Following the Closing, at any time during the period following the Closing and expiring on the fourth anniversary of the Closing Date (the “Vesting Term”),

 

(i)  550,000 of the Earn-Out Shares shall be forfeited by the SPAC Sponsor for no consideration if the share price of Xanadu Class B Subordinate Voting Shares is not at least $12.50 per Xanadu Class B Subordinate Voting Shares for 20 trading days within any 30 consecutive trading day period during the Vesting Term, and

 

(ii) 550,000 additional Earn-Out Shares shall be forfeited by the SPAC Sponsor for no consideration if the share price of Xanadu Class B Subordinate Voting Shares is not at least $15.00 per Xanadu Class B Subordinate Voting Shares for 20 trading days within any 30 consecutive trading day period during the Vesting Term provided.

 

Vesting is not subject to any employment conditions of the holder of the Earn-Out Shares. However, in the event of (A) a merger, amalgamation, arrangement, consolidation or other business combination involving Xanadu, (B) a sale of all or substantially all of the assets of Xanadu, or (C) any other transaction or series of related transactions as a result of which the holders of Xanadu Class B Subordinate Voting Shares immediately prior to such transaction cease to own at least a majority of the outstanding Xanadu Class B Subordinate Voting Shares or its successor entity, in any case, during the Vesting Term, then, immediately prior to the consummation of such transaction, any and all Earn-Out Shares shall become fully vested and shall no longer be subject to forfeiture under the Reverse Recapitalization Agreement and sponsor letter agreement entered into on November 3, 2025 between the SPAC Sponsor, SPAC, Old Xanadu and Xanadu.

 

The Earn-out Shares are classified as liabilities in our consolidated balance sheet as of March 31, 2026 and are re-measured at fair value each period-end through to settlement.

 

As of the closing of the Reverse Recapitalization, the Earn-out Shares had a fair value of $9,997. As of March 31, 2026, the Earn-out Shares had a fair value of $7,164, with the changes in the fair value between the Closing Date and March 31, 2026 of $2,833 recognized as a gain on fair value of earn-out liabilities within the consolidated statements of operations and comprehensive loss.
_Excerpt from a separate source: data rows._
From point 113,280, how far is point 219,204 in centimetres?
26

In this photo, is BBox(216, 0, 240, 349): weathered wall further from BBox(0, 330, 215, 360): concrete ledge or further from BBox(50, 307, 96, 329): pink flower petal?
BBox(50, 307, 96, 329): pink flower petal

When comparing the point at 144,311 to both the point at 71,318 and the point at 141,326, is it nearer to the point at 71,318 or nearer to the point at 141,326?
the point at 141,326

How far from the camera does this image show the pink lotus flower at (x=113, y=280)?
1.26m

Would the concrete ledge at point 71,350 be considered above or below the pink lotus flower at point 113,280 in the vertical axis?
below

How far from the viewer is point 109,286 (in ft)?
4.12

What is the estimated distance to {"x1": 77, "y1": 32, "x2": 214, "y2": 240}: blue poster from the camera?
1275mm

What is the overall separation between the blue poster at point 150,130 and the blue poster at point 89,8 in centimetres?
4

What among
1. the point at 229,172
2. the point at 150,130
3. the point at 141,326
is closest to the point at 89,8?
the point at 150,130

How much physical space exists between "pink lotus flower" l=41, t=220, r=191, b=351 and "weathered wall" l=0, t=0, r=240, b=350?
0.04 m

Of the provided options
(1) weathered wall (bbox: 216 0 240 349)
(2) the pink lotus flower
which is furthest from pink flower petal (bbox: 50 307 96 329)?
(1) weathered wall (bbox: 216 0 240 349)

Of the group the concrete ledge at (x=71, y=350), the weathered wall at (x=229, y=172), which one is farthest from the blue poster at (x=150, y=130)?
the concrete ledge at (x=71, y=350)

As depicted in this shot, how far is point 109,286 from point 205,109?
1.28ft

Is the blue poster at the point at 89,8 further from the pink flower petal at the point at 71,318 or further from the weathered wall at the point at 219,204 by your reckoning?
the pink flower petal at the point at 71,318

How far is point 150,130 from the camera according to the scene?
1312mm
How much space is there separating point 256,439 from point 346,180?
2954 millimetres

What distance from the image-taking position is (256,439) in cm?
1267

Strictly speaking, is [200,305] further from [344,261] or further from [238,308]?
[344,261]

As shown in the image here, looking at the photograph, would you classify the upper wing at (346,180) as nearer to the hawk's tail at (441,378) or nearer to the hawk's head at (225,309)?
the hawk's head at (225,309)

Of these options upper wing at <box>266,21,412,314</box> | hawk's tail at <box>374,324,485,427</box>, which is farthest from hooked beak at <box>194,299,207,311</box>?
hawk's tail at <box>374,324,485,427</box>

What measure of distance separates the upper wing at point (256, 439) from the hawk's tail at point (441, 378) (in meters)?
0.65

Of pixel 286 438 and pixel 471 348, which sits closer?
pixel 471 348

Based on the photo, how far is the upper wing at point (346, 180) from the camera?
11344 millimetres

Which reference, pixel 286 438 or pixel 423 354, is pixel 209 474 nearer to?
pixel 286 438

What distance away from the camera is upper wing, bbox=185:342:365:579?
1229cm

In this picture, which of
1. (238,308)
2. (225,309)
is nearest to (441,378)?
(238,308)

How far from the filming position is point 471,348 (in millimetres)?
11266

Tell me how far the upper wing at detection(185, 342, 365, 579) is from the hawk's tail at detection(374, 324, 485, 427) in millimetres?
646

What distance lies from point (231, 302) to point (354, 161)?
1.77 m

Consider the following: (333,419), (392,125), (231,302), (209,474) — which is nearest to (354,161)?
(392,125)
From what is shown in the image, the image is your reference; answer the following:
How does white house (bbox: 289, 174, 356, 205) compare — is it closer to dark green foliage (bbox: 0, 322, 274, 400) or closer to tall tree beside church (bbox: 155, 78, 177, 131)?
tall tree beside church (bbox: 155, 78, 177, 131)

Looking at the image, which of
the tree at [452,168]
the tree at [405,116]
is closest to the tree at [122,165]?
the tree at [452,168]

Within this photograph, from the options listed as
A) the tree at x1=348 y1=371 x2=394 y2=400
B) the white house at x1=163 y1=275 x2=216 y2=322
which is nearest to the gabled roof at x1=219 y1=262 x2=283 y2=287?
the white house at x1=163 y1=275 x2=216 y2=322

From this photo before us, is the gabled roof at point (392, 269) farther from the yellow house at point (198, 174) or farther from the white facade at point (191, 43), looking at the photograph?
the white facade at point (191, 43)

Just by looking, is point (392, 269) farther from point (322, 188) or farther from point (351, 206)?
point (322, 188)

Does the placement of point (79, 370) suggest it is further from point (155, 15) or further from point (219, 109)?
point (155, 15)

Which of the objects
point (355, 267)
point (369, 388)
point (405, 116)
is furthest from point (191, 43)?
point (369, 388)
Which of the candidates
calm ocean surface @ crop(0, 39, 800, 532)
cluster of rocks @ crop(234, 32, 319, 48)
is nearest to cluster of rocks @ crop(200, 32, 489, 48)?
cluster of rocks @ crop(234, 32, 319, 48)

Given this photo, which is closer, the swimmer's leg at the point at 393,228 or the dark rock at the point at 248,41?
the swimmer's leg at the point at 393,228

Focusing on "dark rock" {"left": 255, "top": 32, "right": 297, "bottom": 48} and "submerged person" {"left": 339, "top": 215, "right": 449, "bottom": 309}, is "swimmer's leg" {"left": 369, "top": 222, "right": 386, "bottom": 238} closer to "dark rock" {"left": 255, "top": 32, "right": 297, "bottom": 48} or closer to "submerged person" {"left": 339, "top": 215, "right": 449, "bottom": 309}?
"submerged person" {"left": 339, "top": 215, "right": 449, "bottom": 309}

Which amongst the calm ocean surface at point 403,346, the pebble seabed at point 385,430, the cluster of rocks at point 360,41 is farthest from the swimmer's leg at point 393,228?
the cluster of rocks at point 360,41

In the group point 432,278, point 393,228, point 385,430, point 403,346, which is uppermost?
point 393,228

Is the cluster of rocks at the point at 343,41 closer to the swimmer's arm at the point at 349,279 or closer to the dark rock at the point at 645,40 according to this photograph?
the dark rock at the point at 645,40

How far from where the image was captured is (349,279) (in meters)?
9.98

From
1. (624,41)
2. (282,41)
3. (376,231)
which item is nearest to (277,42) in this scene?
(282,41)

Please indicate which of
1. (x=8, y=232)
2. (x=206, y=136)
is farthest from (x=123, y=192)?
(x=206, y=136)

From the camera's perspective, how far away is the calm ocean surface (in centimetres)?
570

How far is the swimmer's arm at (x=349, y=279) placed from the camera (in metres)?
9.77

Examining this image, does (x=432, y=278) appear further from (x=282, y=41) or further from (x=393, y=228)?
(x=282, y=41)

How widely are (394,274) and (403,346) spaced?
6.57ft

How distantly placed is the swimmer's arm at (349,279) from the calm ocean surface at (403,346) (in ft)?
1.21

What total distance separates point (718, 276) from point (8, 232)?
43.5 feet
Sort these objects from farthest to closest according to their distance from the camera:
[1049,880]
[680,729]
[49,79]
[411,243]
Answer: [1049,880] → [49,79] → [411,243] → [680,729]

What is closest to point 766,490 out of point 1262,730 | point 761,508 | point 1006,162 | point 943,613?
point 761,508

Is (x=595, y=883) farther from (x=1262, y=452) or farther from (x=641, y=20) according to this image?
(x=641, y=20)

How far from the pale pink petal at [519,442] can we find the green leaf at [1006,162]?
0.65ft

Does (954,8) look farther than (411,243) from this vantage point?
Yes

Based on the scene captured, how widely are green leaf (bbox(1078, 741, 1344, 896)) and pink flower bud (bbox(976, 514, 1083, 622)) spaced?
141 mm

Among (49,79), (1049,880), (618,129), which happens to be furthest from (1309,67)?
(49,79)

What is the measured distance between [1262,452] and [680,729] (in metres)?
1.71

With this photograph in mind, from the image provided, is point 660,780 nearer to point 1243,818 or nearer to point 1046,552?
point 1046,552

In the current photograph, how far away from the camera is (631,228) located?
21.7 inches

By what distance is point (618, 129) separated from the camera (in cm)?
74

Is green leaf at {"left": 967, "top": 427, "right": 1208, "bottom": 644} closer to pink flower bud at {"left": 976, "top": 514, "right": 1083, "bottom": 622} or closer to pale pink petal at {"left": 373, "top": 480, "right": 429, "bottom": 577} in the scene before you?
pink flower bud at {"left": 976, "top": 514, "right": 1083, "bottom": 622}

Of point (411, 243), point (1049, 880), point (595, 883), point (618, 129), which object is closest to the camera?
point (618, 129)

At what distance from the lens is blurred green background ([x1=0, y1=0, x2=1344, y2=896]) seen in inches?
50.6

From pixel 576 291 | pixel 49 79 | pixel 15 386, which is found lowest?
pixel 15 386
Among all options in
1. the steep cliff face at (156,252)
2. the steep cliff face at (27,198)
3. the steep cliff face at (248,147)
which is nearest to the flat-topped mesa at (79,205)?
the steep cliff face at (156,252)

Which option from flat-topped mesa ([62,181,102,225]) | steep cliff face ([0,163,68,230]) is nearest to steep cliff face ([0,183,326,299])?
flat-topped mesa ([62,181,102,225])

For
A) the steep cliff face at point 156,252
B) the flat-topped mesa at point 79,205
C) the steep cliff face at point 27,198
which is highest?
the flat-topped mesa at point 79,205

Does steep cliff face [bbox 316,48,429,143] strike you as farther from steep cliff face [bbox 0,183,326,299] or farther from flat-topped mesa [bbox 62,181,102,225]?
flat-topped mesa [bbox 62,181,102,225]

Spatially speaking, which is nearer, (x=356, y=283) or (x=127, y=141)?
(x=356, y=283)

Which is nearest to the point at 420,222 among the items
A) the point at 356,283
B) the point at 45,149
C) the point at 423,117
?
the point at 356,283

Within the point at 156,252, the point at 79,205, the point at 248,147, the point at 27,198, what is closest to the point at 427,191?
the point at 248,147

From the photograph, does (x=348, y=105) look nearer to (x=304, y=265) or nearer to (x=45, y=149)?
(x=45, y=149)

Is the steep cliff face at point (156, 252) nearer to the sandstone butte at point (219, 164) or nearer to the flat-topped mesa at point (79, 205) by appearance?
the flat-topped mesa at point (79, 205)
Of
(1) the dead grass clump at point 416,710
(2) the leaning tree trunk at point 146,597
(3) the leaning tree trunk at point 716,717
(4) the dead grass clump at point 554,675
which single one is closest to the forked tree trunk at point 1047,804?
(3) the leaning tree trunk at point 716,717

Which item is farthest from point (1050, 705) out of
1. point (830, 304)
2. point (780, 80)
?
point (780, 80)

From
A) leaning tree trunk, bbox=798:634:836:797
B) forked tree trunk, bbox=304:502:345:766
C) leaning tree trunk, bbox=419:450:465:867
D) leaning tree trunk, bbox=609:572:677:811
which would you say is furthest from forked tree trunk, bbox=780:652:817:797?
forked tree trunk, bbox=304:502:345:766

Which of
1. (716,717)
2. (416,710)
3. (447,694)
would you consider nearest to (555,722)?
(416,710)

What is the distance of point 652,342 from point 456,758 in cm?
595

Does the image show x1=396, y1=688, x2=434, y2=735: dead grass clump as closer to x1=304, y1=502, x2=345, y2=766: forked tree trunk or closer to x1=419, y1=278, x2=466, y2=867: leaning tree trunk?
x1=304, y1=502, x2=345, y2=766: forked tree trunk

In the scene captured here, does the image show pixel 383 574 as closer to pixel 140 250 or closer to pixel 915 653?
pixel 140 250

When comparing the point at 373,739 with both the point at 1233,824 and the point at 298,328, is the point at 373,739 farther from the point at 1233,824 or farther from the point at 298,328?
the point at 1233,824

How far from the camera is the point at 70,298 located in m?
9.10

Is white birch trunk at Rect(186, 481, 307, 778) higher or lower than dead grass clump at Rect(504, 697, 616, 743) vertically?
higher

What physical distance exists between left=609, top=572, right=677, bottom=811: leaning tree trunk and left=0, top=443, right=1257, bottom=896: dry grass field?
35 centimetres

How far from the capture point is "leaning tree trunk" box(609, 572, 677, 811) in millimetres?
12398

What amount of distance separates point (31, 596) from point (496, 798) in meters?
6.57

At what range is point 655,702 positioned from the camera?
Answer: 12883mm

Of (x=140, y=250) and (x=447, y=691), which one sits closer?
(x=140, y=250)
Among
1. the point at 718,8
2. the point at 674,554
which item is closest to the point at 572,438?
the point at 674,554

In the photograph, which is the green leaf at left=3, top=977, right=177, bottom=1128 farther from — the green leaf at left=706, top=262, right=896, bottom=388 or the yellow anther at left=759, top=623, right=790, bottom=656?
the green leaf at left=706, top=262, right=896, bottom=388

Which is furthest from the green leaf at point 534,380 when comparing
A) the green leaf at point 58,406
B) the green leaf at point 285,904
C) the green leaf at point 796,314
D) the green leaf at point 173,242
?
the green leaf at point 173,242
Additionally, the Company incurred $1,264 in costs related to the issuance of the Earn-out Shares, which was recorded to general and administrative operating expenses on the consolidated statement of operations and comprehensive loss. See Note 11 for additional information.

 

As of March 31, 2026, none of the triggering events have occurred; however, on May 11, 2026, certain triggering events were achieved, resulting in the vesting of 550,000 shares. Refer to Note 18 for additional information.